# Thermostat Control Switch



## aerospot (Jan 7, 2012)

Perhaps it's just that I have cheep heaters. I cannot seem to get them to consistently hold temperature.
I am considering the use of a thermostat control switch that I can plug, or wire the heater to that will allow more precise temp control.
Has anyone done anything like this?

Dave


----------



## susankat (Nov 15, 2008)

I think you would be better off buying a decent heater.


----------



## jccaclimber2 (May 6, 2012)

First lets define "hold temperature" as well as how you're measuring. Do you want +/-5*F, +/-1*F, +/-0.00001*F? The heater you linked is normally pretty good, so if you're having problems with it not meeting its spec I would contact the manufacturer. At the worse end of things I had a heater that would only hold +/- 4*F which I replaced (20-30 year old heater that's still only $10 new). My current ones (aqueon pro) hold pretty well (maybe +/-1*F by my glass thermometer). I had an old Tronic that seemed to do even better, but it decided to bake my tank one day so I have since replaced it.
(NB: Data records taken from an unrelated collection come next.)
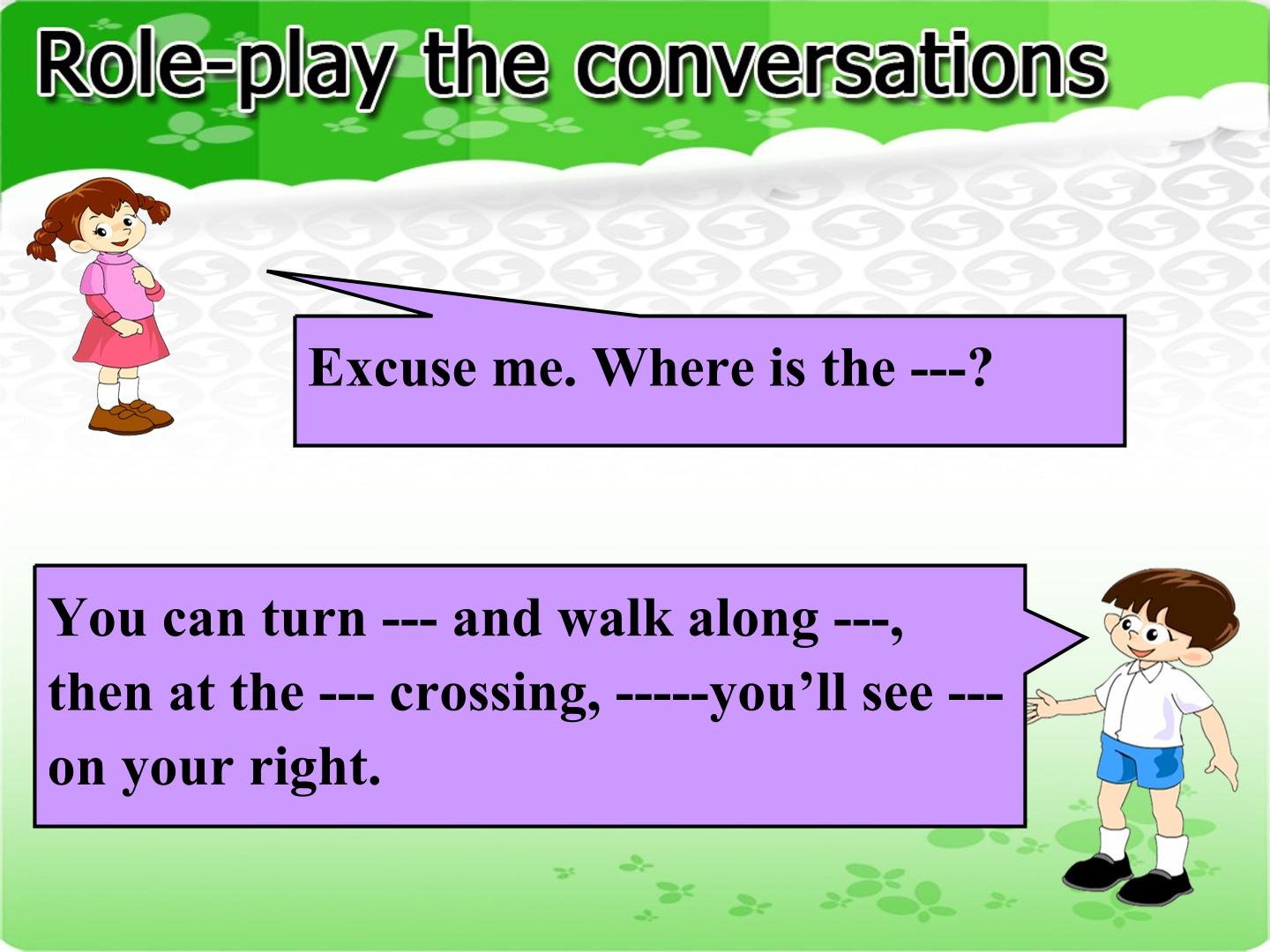 Role-play the conversations

Excuse me. Where is the ---?

You can turn --- and walk along ---, then at the --- crossing, -----you'll see --- on your right.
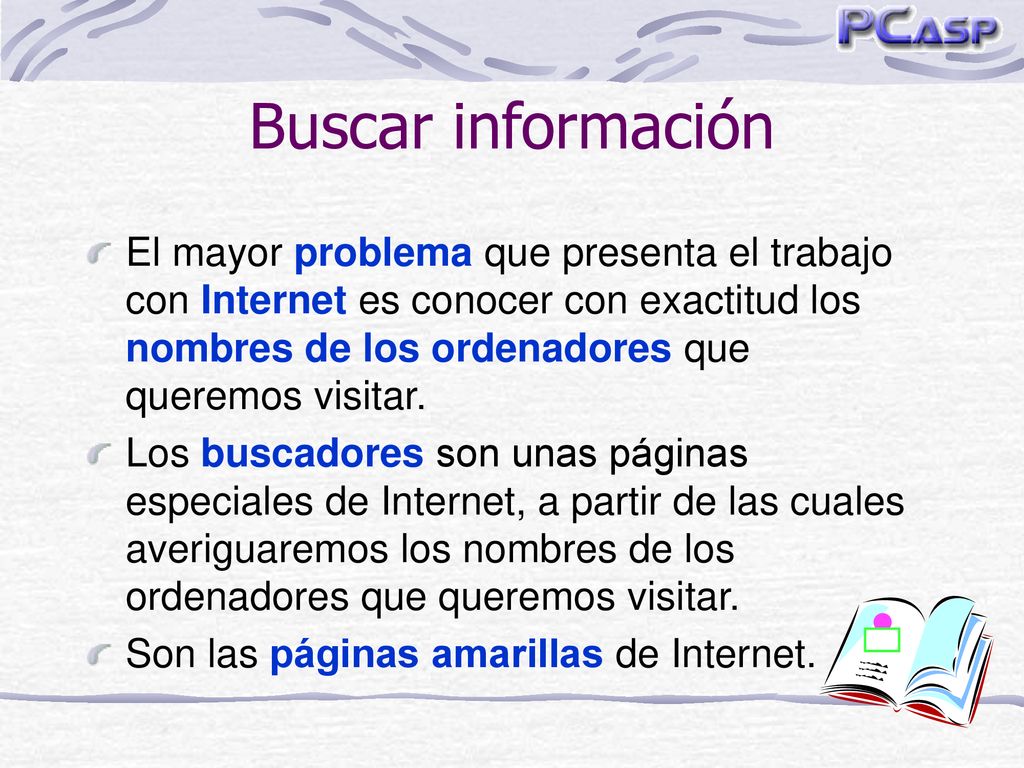 PCASP

Buscar información

El mayor problema que presenta el trabajo con Internet es conocer con exactitud los nombres de los ordenadores que queremos visitar.

Los buscadores son unas páginas especiales de Internet, a partir de las cuales averiguaremos los nombres de los ordenadores que queremos visitar.

Son las páginas amarillas de Internet.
If you put your heater in an area of low flow it won't work great.
I find that heaters work better when fully submerged as the air temperature doesn't mess with their sensor as much.
If you're using a sticker thermometer rather than a glass one inside the tank then room temperature fluctuation will make the reading change even though the tank temperature is constant.


----------



## coralbandit (Jul 29, 2012)

I have a few of the eheim heaters with the"precision adjustment ring".I'd like to say garbage but they heat,just not able to even adjust the ring to the actuall temp that they're at. I've since switched to aqueon pro but they're pricey.


----------



## jccaclimber2 (May 6, 2012)

I should add that depending on the flow conditions I don't think the temperature setting on my aqueon pros always matches the tank temp, but it is consistent. I simply set it a degree or two warmer as needed.


----------



## aerospot (Jan 7, 2012)

I have been using an indoor - outdoor thermometer with the wire end outdoor sensor in the tank. Taking it out I have discovered discrepancy between the two sensors with the outdoor reading + 9 f. 
I'm sure the heater's I have will work. I've toyed with placing it into the sump but fear a pump stop situation so, I'll leave it in the tank.


----------



## coralbandit (Jul 29, 2012)

On tanks where possible I keep heater in sump.If the pump stops it will because of power failure in which case heater won't work either!I haven't had pump fail(stop pumping) yet.


----------



## jccaclimber2 (May 6, 2012)

While not in a sump, I've had a pump fail on two occasions. However, given the volume of a tank big enough to warrant a sump, I expect that you would notice the lack of flow and low water level before the temperature got anywhere near low enough to permanently harm the fish or plants, particularly in a heated house. The overflow on my 75 is set so that normally the water level is just above the top rim, and if the pump stops then it's just below. For me this is a hard to miss visual indication that I need to look in to things.


----------



## Donald Hansen (Jan 21, 2011)

Is this what you're looking for?


Amazon.com: Elitech 110V All-Purpose Temperature Controller+ Sensor 2 Relay Output Thermostat Stc-1000: Home Improvement


DLH


----------